J’ai une sainte horreur du MacDo, et plus particulièrement de l’odeur qu’il laisse de manière très persistante sur les doigts, dans la voiture, dans la maison, sans compter qu’on en vient à détester sa propre haleine.  En revanche, je suis une inconditionnelle des VRAIS burgers américains, quasiment introuvables en France.

 

Lorsque nous vivions à Napa, le challenge était de trouver le « best burger ever », le meilleur burger de la région. Pour cela nous écumions les diners (restaurants typiquement américains comme l’on peut en voir dans les films) à la recherche du « mythe burger ». Nous en avons bien trouvé de très bons, de très mauvais aussi, il nous est même arrivé d’être malades après un passage dans un diner aux conditions sanitaires douteuses.

 

Il a fallu que j’attente de revenir deux ans après avoir quitté la Napa, pour enfin trouver le salut : le Red Rock Café à Napa.
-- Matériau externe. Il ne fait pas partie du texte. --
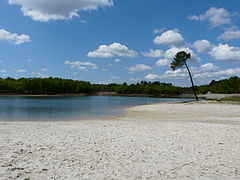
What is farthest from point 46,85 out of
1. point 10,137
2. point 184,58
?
point 10,137

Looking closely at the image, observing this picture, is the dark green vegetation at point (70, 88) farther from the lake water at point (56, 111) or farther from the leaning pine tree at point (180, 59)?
the lake water at point (56, 111)

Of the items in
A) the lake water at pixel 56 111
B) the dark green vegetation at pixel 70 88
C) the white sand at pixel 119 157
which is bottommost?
the lake water at pixel 56 111

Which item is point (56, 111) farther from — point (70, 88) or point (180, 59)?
point (70, 88)

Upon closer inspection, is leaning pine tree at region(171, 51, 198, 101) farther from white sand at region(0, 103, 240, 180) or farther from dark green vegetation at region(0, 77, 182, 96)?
dark green vegetation at region(0, 77, 182, 96)

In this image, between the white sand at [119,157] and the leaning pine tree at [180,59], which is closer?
the white sand at [119,157]

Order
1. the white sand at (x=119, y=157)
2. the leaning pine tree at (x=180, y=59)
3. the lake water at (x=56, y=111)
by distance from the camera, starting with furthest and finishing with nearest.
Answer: the leaning pine tree at (x=180, y=59), the lake water at (x=56, y=111), the white sand at (x=119, y=157)

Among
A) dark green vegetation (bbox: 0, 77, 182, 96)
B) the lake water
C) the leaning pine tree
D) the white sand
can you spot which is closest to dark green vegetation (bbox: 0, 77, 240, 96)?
dark green vegetation (bbox: 0, 77, 182, 96)

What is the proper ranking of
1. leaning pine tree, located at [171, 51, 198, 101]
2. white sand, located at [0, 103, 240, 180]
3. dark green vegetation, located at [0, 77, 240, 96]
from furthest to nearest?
1. dark green vegetation, located at [0, 77, 240, 96]
2. leaning pine tree, located at [171, 51, 198, 101]
3. white sand, located at [0, 103, 240, 180]

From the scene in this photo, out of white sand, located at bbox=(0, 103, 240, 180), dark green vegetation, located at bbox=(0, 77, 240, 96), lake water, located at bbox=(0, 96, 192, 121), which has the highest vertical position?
dark green vegetation, located at bbox=(0, 77, 240, 96)

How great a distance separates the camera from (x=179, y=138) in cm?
1019

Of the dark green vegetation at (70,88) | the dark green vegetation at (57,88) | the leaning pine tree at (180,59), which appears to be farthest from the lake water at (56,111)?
the dark green vegetation at (57,88)

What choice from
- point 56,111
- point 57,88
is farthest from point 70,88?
point 56,111

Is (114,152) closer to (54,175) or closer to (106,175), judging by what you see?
(106,175)

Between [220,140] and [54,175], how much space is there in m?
7.40
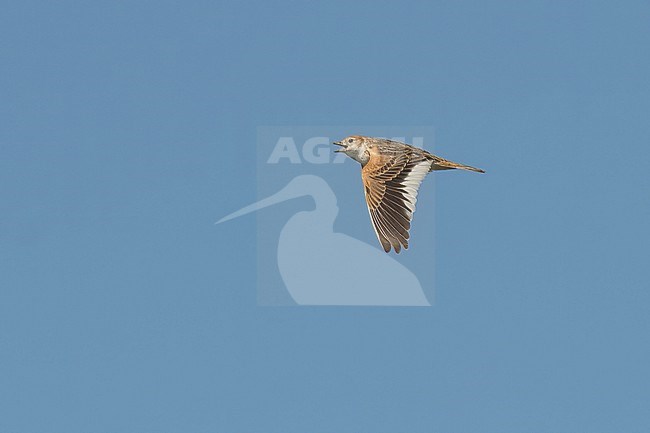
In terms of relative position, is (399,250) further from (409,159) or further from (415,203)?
(409,159)

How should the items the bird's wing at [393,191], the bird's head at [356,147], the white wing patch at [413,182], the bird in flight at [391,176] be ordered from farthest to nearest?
the bird's head at [356,147], the white wing patch at [413,182], the bird in flight at [391,176], the bird's wing at [393,191]

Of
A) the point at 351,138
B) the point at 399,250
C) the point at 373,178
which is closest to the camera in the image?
the point at 399,250

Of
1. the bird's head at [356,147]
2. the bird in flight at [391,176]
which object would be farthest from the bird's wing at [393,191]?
the bird's head at [356,147]

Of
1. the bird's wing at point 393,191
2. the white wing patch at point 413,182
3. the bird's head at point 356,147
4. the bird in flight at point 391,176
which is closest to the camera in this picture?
the bird's wing at point 393,191

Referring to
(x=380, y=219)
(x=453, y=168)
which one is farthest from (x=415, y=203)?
(x=453, y=168)

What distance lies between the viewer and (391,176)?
25.5m

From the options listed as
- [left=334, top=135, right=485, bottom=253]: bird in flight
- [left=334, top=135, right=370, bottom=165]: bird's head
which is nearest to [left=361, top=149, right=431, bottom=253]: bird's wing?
[left=334, top=135, right=485, bottom=253]: bird in flight

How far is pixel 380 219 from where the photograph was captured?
953 inches

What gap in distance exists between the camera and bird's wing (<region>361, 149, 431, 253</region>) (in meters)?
23.8

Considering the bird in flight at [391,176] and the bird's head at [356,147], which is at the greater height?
the bird's head at [356,147]

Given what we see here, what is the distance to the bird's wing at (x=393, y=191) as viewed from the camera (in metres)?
23.8

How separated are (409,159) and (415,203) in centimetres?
193

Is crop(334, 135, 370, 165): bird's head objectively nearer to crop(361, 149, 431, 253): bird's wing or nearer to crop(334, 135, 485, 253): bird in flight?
crop(334, 135, 485, 253): bird in flight

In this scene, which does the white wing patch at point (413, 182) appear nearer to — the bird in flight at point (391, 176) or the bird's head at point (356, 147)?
the bird in flight at point (391, 176)
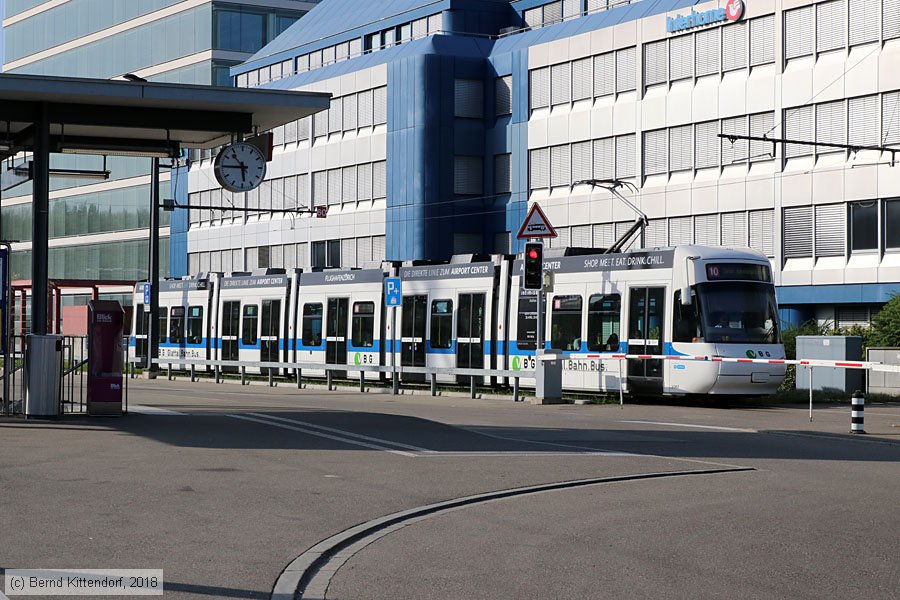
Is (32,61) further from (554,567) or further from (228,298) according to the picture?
(554,567)

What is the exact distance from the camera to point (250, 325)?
43.6 meters

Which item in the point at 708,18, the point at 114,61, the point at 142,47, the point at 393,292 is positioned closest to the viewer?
the point at 393,292

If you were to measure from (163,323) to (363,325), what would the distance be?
13.2 metres

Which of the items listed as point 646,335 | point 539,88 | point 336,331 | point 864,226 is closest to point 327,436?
point 646,335

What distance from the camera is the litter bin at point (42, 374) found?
2089cm

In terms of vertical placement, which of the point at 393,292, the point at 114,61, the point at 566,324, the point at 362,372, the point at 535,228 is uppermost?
the point at 114,61

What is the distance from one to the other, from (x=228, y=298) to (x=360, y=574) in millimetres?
36479

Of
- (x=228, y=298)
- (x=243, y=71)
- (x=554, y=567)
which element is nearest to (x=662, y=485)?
(x=554, y=567)

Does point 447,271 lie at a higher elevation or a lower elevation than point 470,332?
higher

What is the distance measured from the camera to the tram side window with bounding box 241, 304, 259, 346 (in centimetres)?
4334

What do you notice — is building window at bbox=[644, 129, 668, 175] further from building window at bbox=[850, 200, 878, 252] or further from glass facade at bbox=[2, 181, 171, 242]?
glass facade at bbox=[2, 181, 171, 242]

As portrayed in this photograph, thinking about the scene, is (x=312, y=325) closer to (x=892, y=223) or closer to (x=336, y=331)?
(x=336, y=331)

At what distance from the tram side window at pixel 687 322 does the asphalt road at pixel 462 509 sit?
6.13 metres

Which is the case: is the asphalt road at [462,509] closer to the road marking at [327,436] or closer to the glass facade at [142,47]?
the road marking at [327,436]
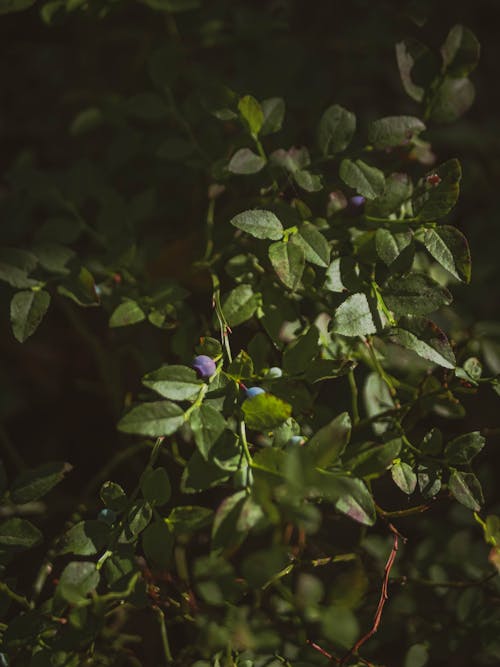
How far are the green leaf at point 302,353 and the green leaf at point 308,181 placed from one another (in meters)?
0.22

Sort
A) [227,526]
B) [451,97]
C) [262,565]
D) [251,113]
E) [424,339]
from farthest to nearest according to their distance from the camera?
[451,97], [251,113], [424,339], [227,526], [262,565]

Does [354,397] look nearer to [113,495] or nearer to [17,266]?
[113,495]

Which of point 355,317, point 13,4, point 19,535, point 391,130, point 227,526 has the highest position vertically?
point 13,4

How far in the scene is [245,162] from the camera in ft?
3.14

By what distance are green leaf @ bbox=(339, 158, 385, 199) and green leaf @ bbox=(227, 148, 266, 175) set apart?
119mm

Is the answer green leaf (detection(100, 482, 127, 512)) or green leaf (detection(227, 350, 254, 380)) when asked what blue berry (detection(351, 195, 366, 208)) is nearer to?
green leaf (detection(227, 350, 254, 380))

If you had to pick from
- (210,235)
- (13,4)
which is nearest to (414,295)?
(210,235)

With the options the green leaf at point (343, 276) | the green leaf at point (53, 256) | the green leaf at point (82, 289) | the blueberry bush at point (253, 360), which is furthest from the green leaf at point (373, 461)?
the green leaf at point (53, 256)

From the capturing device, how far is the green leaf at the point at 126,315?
0.96 meters

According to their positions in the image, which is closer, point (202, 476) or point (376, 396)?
point (202, 476)

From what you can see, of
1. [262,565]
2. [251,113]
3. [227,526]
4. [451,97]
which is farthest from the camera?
[451,97]

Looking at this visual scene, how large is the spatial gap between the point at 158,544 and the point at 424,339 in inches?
15.8

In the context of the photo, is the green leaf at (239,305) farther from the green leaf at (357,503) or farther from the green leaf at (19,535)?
the green leaf at (19,535)

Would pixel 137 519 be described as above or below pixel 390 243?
below
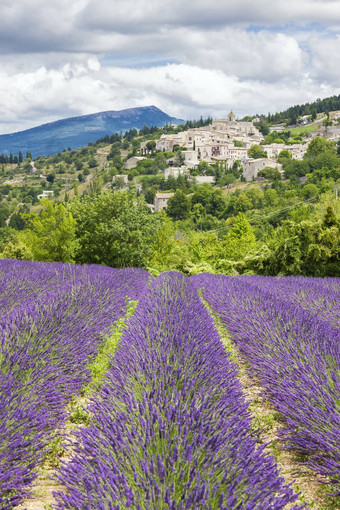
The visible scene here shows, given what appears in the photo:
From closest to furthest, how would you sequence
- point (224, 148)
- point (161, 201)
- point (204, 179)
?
point (161, 201) → point (204, 179) → point (224, 148)

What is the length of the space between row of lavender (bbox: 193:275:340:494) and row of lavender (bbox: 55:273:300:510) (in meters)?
0.36

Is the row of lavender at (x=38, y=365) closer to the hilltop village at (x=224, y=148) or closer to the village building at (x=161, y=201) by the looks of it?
the village building at (x=161, y=201)

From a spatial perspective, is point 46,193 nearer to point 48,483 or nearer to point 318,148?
point 318,148

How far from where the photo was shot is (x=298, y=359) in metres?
3.60

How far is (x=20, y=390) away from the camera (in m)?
2.87

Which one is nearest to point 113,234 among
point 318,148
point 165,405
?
point 165,405

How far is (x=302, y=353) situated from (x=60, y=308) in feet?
8.56

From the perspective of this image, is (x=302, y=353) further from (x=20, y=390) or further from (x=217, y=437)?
(x=20, y=390)

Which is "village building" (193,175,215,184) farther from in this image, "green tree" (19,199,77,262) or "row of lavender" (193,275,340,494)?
"row of lavender" (193,275,340,494)

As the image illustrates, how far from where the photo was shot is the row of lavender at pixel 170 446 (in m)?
1.83

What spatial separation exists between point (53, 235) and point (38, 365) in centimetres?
1340

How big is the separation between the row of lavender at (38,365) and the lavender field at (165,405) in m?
0.01

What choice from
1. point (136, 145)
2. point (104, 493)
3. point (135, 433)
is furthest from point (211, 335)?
Answer: point (136, 145)

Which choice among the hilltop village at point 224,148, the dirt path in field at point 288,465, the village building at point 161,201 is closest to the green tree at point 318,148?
the hilltop village at point 224,148
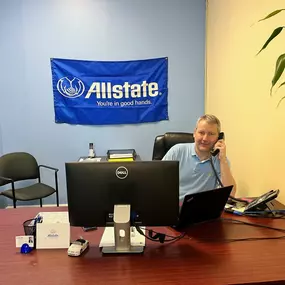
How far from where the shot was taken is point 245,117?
287 cm

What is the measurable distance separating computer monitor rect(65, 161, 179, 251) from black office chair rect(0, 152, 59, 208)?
6.50 feet

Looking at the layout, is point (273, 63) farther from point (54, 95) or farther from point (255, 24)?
point (54, 95)

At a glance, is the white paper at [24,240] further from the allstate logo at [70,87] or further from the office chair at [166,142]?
the allstate logo at [70,87]

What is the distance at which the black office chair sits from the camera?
3385mm

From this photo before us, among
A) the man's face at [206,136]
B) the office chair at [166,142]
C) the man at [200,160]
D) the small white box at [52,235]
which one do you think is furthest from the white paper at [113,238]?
the office chair at [166,142]

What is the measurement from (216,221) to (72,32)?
2812mm

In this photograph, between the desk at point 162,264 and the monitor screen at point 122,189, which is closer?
the desk at point 162,264

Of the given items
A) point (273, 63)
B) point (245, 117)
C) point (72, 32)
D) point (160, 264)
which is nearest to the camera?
point (160, 264)

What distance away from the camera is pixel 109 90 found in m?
3.92

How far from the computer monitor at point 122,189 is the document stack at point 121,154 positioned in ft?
6.84

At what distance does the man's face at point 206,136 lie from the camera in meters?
2.28

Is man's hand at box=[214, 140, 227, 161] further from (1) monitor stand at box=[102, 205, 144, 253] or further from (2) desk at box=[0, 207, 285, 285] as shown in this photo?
(1) monitor stand at box=[102, 205, 144, 253]

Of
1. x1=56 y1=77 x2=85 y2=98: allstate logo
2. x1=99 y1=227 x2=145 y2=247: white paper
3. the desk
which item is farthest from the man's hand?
x1=56 y1=77 x2=85 y2=98: allstate logo

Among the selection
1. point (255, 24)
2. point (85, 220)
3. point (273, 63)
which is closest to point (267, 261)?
point (85, 220)
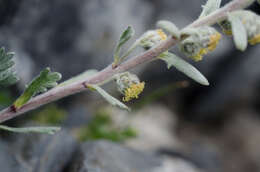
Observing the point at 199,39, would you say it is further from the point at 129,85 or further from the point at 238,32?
the point at 129,85

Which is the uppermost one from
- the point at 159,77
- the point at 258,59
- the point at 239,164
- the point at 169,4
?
the point at 258,59

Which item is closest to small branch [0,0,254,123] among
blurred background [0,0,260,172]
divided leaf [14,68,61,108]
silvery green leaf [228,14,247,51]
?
divided leaf [14,68,61,108]

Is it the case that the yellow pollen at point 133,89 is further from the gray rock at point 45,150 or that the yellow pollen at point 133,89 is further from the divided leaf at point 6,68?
the gray rock at point 45,150

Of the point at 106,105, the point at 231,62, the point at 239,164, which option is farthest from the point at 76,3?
the point at 239,164

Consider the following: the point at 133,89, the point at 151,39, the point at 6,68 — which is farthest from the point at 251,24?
the point at 6,68

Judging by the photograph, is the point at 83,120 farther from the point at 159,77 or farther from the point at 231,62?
the point at 231,62
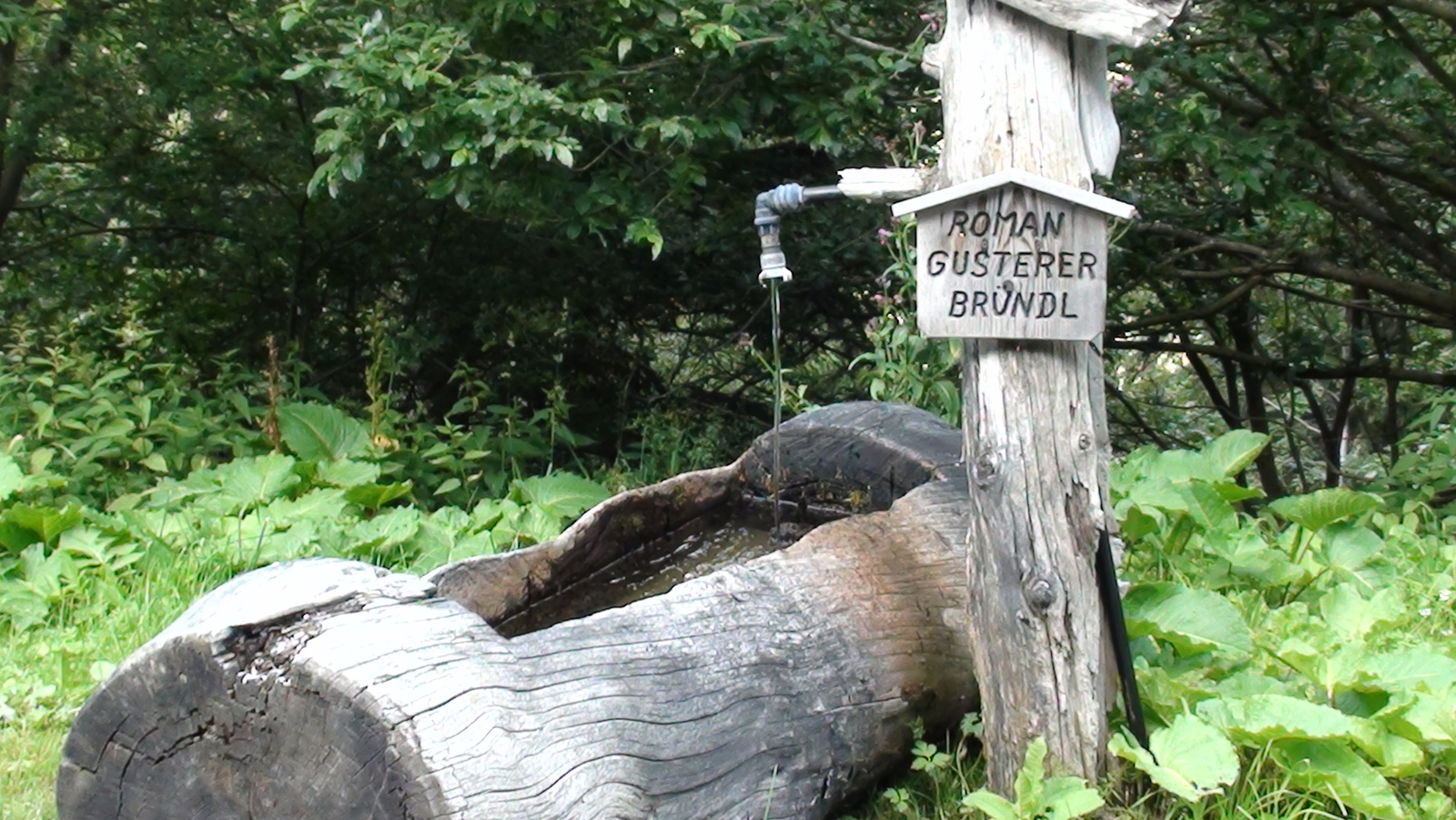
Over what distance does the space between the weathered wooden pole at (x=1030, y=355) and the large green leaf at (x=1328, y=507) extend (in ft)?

Il fallait bien sacrifier à la tradition Ce sont Elan et Julien, des amis Napalais, qui nous ont fait découvrir ce petit diner.

 

Il faut dire que l’endroit ne paye pas de mine, mais bien souvent, ce sont les lieux improbables qui cachent les meilleures surprises. Je ne fus pas déçue !

 

En entrant, l’œil est attiré par les enseignes lumineuses et les banderoles publicitaires pour de la bière ou du whisky, exposées sur le mur derrière le bar. Le cadre est très simple mais convivial. De toutes façons, ce n’est pas un diner chic que nous venons chercher ce soir. La serveuse, souriante, nous laisse nous assoir une table recouverte d’une toile cirée à carreaux rouges et blancs et nous tend des menus : Burgers en tous genres.

Mille combinaisons sont possibles : le choix du type de viande avec oignons grillés, crus, champignons, guacamole, cheddar ou Jack cheese, bacon, tomate, jalapeños, sauces variées …

 

J’opte pour un burger barbecue meat, avec bacon, cheddar, pickles, oignons grillés, oignons crus et accessoirement, tomate et salade. Je jette un coup d’œil sur la table voisine, les bugers ont l’air énormes.

Julien me lance : « si c’est trop bourratif, tu peux toujours enlever un peu de salade… »

 

Quelques gorgées de Sierra Nevada (bière mexicaine) plus tard, notre diner arrive. Les burgers sont gigantesques, je suis obligée de couper le mien en deux pour réussir à l’enfourner.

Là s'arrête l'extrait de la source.